=== Selection ===

Đovani Roso (; born 17 November 1972) is a Croatian retired footballer. Roso was a midfielder, who primarily played as roaming attacking midfielder. Aside from native Croatia, Roso notably played for a number of renowned Israeli clubs, where he became noted for his technique and free kicks. Roso speaks fluent Hebrew and is a naturalized Israeli citizen.

Club career
Roso played for NK Zagreb between 1994 and 1996 before moving to Israel. Roso enjoyed great success in the decade. He played for top teams in Israel, including a campaign in the UEFA Champions League with Maccabi Haifa. He has been acknowledged as being among the very best foreign players to ever play in the Israeli Premier League.

His return to Hajduk Split was ruined by injuries. He only ended up playing four games in the Croatian first league during this stretch. He retired from club football in June 2009.

International career
He made his debut for Croatia in a November 2002 friendly match away against Romania and earned a total of 19 caps, scoring 1 goal. His final international was a June 2004 European Championship game against England in Lisbon.

Post-playing career
Roso appeared as the Pit Stop greeter during Leg 3 of HaMerotz LaMillion 2 ("The Amazing Race: Israel"), which took place in Dubrovnik, Croatia.

In 2015, he participated in the reality TV series "Goalstar". In 2019, he participated and won the reality TV series "Survivor VIP" that was broadcast on Channel 13 in Israel.

=== Raw records ===

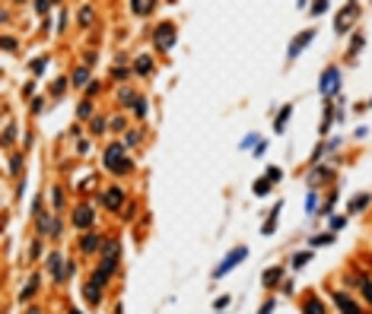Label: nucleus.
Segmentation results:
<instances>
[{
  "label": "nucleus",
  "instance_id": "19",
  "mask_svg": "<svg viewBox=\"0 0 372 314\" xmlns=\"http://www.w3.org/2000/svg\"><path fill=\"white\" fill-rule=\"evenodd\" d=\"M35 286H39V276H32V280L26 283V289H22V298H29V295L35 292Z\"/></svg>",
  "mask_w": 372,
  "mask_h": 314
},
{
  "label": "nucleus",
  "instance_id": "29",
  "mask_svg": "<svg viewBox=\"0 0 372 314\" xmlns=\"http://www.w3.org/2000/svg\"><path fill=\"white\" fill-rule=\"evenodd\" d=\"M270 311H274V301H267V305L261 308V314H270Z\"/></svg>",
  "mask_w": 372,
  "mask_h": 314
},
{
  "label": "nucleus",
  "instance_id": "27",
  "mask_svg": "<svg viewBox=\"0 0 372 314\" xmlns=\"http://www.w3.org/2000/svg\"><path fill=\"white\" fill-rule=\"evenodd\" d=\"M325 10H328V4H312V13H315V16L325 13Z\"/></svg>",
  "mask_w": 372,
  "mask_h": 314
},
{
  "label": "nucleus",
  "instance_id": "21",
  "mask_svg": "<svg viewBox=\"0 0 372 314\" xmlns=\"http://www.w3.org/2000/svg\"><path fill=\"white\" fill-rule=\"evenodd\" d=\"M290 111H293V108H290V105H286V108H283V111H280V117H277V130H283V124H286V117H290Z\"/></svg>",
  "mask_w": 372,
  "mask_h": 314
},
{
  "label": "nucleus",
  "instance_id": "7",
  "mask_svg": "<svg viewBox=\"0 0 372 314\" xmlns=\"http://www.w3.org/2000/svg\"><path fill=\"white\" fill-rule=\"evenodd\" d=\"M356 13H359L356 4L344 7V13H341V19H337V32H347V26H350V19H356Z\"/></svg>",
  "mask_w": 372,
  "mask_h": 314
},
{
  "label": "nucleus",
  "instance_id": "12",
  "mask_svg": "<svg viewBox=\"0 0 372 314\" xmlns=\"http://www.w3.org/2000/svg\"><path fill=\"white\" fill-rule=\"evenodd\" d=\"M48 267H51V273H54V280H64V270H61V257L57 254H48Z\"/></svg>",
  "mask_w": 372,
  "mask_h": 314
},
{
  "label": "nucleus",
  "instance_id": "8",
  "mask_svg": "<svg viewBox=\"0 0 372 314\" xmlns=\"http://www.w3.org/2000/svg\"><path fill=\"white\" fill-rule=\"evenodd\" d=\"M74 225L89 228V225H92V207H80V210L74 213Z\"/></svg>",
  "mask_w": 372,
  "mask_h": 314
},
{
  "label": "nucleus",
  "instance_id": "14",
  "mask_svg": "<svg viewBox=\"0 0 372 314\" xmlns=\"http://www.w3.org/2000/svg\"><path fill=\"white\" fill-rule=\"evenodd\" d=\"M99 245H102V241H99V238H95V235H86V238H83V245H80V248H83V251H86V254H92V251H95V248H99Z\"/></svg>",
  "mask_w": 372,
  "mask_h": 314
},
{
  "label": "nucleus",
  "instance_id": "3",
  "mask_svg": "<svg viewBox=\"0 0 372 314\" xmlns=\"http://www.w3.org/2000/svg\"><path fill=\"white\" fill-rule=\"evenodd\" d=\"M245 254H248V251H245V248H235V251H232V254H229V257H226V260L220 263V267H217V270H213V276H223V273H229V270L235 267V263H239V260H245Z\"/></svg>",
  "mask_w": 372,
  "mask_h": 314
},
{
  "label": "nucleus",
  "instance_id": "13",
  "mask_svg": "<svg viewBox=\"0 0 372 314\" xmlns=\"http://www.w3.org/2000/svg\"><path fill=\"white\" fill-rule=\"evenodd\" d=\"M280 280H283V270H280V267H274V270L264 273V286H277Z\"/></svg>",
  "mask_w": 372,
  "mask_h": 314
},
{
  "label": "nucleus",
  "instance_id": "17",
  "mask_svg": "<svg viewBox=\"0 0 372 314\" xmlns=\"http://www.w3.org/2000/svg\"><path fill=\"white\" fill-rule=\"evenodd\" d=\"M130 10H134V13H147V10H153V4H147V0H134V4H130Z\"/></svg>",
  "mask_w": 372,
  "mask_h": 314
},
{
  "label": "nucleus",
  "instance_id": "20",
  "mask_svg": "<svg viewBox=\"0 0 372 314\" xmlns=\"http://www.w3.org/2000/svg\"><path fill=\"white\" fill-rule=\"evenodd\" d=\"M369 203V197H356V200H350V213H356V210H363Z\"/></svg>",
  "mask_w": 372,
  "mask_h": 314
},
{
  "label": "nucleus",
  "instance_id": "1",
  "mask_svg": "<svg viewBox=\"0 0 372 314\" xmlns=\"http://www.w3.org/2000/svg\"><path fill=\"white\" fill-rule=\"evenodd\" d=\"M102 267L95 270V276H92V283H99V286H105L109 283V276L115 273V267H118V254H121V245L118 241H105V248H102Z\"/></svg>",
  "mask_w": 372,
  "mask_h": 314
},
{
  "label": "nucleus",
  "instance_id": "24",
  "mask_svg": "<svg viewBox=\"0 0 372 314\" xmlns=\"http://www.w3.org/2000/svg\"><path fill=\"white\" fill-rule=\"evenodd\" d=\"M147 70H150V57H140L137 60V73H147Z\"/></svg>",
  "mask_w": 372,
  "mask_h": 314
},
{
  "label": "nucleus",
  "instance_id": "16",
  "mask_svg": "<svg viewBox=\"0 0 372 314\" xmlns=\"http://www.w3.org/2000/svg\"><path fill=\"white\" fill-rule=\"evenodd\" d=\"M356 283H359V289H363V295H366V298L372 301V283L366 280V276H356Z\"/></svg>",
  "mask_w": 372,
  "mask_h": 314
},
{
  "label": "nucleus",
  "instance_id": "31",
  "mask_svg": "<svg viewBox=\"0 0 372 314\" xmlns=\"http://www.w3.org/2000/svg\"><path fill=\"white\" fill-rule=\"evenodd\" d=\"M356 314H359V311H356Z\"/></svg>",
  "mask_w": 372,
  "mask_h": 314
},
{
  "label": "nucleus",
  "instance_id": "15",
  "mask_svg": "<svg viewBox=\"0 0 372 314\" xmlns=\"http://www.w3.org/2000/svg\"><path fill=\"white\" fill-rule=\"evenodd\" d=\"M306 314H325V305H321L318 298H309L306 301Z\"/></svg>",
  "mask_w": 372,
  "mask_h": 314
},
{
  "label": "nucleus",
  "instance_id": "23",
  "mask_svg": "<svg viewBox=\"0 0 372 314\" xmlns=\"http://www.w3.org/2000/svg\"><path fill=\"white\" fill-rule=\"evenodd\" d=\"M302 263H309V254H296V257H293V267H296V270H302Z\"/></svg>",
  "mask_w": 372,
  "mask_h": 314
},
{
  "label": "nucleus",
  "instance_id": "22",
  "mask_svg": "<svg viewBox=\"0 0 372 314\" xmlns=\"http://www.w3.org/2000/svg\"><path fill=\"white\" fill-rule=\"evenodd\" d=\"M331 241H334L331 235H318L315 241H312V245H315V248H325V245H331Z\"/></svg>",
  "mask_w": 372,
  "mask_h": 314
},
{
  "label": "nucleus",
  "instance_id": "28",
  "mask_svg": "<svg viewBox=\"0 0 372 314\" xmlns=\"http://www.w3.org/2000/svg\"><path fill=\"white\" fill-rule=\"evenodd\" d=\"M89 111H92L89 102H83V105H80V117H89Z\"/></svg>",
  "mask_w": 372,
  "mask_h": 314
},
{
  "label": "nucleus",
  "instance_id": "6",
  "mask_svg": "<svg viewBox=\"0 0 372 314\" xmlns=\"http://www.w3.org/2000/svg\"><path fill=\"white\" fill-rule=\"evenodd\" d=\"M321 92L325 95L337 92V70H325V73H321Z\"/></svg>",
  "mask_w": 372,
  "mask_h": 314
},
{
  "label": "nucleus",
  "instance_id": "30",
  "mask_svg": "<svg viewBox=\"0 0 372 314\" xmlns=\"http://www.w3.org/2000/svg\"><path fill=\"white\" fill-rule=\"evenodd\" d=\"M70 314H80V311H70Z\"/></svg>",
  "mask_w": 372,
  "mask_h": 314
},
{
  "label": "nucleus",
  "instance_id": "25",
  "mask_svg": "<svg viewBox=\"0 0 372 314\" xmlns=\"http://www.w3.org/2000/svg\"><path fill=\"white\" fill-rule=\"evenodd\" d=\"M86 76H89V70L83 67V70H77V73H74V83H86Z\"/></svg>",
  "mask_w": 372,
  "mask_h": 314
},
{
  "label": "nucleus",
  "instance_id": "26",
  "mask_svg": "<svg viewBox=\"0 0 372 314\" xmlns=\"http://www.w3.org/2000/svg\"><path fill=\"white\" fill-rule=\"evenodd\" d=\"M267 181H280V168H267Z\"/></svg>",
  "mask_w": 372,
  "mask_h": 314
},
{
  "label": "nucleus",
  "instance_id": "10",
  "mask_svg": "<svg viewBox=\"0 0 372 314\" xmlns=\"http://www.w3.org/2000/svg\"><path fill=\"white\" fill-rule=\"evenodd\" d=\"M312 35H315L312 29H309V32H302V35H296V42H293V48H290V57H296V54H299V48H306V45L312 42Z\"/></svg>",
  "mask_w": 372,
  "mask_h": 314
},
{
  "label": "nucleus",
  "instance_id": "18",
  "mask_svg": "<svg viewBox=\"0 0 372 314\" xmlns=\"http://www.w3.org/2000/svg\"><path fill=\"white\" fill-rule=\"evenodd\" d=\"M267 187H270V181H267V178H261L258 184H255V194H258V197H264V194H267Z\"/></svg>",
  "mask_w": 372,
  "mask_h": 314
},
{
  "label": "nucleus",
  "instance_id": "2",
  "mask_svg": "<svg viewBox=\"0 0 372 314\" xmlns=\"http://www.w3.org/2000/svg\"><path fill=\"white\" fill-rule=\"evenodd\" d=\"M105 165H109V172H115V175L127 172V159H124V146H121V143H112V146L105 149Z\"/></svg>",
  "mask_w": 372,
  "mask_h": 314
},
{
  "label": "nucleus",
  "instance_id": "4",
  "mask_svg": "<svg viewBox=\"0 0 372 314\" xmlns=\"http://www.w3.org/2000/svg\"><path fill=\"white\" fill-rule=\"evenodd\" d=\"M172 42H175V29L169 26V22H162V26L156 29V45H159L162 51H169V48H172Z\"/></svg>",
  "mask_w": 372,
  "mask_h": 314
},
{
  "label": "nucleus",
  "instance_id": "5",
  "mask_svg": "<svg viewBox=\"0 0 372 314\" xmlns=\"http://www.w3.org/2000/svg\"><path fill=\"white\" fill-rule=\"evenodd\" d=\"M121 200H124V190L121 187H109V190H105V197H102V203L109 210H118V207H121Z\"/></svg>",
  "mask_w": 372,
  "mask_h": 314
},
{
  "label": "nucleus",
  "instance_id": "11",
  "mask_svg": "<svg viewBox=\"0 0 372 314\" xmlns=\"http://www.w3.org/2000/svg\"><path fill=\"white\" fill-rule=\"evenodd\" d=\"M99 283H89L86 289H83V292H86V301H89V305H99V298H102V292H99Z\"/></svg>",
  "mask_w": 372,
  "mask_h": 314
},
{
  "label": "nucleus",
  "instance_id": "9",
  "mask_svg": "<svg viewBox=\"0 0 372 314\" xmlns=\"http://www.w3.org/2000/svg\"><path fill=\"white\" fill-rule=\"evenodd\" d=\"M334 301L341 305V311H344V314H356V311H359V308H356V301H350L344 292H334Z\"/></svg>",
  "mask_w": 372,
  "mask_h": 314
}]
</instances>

===
=== Raw records ===

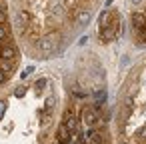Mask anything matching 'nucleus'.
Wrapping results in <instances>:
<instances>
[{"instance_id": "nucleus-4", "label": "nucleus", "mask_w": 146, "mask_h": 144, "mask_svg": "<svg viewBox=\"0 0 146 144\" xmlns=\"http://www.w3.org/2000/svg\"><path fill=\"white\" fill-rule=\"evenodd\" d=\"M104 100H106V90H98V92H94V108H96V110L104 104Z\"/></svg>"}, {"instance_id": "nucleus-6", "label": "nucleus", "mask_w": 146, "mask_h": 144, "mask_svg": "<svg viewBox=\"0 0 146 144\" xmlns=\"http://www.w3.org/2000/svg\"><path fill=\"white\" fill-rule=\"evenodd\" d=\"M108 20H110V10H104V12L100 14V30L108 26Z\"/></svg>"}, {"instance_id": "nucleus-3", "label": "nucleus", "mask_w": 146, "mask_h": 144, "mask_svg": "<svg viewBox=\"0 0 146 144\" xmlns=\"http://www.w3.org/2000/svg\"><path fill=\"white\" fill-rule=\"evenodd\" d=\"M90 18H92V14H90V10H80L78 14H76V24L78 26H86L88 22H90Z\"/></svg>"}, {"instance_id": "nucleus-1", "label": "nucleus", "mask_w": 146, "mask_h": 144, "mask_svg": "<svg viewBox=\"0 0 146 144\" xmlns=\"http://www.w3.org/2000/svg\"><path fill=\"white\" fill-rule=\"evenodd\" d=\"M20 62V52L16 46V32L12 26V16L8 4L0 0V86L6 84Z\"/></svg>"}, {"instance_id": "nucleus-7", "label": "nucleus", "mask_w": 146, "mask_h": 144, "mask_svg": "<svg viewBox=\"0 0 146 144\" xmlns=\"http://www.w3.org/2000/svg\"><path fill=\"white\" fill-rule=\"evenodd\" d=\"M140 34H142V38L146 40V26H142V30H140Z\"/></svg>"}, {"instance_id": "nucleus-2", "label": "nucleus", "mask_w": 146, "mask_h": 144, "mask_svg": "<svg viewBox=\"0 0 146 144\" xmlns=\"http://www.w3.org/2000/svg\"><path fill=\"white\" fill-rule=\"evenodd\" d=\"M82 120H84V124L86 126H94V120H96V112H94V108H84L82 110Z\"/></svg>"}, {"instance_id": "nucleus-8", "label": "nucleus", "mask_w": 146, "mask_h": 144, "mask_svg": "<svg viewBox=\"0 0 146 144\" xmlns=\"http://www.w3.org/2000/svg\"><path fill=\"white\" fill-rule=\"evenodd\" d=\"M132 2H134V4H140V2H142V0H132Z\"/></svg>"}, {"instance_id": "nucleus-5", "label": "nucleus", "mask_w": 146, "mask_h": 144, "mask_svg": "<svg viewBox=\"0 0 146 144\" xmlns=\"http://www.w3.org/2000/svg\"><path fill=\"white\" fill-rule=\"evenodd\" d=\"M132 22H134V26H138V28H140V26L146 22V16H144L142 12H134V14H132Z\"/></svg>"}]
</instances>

===

## Exercise task:
According to the text about Đovani Roso, which reality TV series did he win in 2019? Answer using only the text about Đovani Roso and not the rows.

## Solution:
He won "Survivor VIP," which was broadcast on Channel 13 in Israel.